Ou seja, quando finalmente encontro um computador livre, o que é que encontro? Uma caixa cheia de emails sobre o barco. Bem, também pode ser pior, como aquele email da administração da missão da ONU que era bem claro: É PROIBIDO DORMIR NOS ESCRITÓRIOS DA BASE. TÊM 48 HORAS PARA SAIR. (Quase que juro que estava a negrito). Razão oficial: “Agora, os funcionários da ONU já têm alternativa: o barco.” GRRRRRR, grunho eu.
Parecia uma declaração de guerra. Eu, no imediato, optei pela técnica da defesa: “eles escreveram a palavra office, não fazem referência às tents montadas às portas dos offices.” OK, OK, depois rendi-me.
Passo a explicar. Sugestão da minha irmã querida, comprei para levar para o Haiti uma daquelas tendas mágicas, que se montam sozinhas, mal retiradas do respectivo saco e atiradas ao ar. LINDO! Mas, e depois? Estalamos os dedos e ela dobra-se em oitos (8s) e encaixa perfeitinha na sacola? Nã!!
Quanto ao manual de instruções, garanto que se algum dia encontrar o autor/ilustrador terei uma conversinha com ele, daquelas à moda do célebre sofa, a mesma que servirá para a minha querida irmã.

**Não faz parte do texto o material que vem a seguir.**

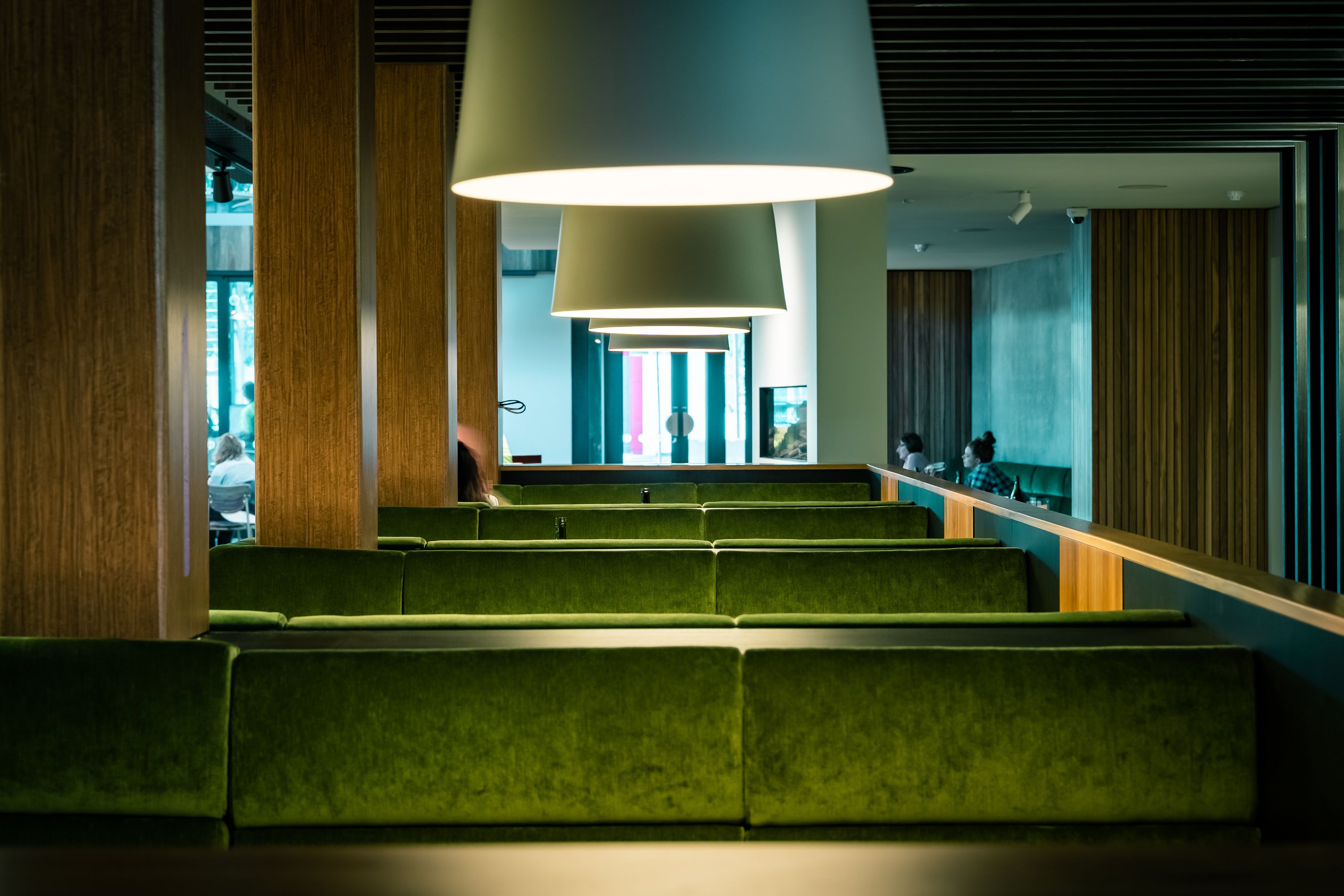 Un escalier moderne agrémenté de sièges rembourrés verts, d’un grand lampadaire suspendu et offrant une vue sur le hall d’entrée.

Mas, de regresso ao desmontar: 60 minutos depois do início do acto da pseudo desmontagem, tinha cinco haitianos à volta da tenda (garanto que a tenda ganha vida, dá cacetadas, empurrões e outros amassos, quando mal manuseada), numa guerra para enfiá-la na sacola.
“Li pa bon”( não está bem), dizia um.
“ nap recomencé” (vamos recomeçar), pela enésima vez, acrescento eu.

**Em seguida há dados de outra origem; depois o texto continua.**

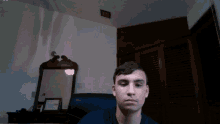 a young man sitting in front of a mirror in a room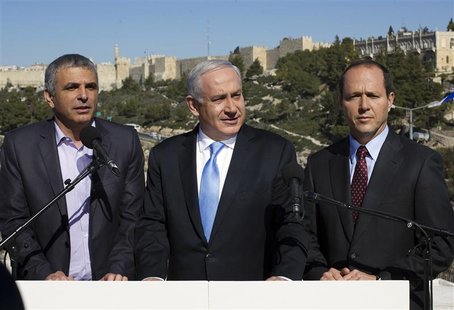 Israel's Prime Minister Benjamin Netanyahu (C) stands with Jerusalem Mayor Nir Barkat (R) and Communications Minister Moshe Kahlon outside t Israel's Prime Minister Benjamin Netanyahu (C) stands with Jerusalem Mayor Nir Barkat (R) and Communications Minister Moshe Kahlon outside t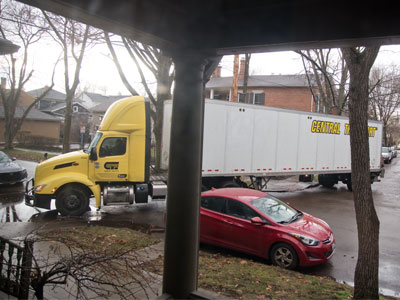 The trucker`s dilemma:  how to make the turn in front of my house.  Fortunately, my car is nowhere nearby.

“ah, mon chere!!” (expressão aparentemente inofensiva mas que em crioulo é qualquer coisa como: ‘ah, meu tanso, não é assim, só estás a fazer cagada) nota: não fui eu que disse, foram eles.
Enfim, no final, os cinco homens conseguiram (quase) dominar a bicha e dobrá-la em forma estranha, e três vezes maior do que o tamanho do saquinho.
Tive, portanto, que mudar de casa. Barco? Nã, não sou assim tão fácil. Regressei finalmente à minha casa, a tal que nunca caiu. Faz hoje uma semana que recomecei a dormir debaixo de cimento, de betão e tantas outras coisas que podem desmoronar e eventualmente causar algum tipo de desconforto. A readaptação ao cimento tem sido gradual. Primeiro dormir de luz acesa. Depois, perceber que se houver um terramoto, a electricidade (ou gerador) são das primeiras coisas a falhar. Apague-se a luz. Porta aberta, aconselhou o meu chefe. Não se aplica ao meu caso. À saída da porta tenho uma escada à direita e uma varanda à esquerda, normalmente as primeiras duas coisas que caem em primeiro lugar. Ainda não tive tempo para decidir qual o canto à casa/estúdio que será eleito em caso de tremideira. Para analisar daqui a umas duas semanas. Agora, vim no instante a Macau e já volto. Depois, logo penso de novo em cimento, betão e, pior... no barco. GRRRRR.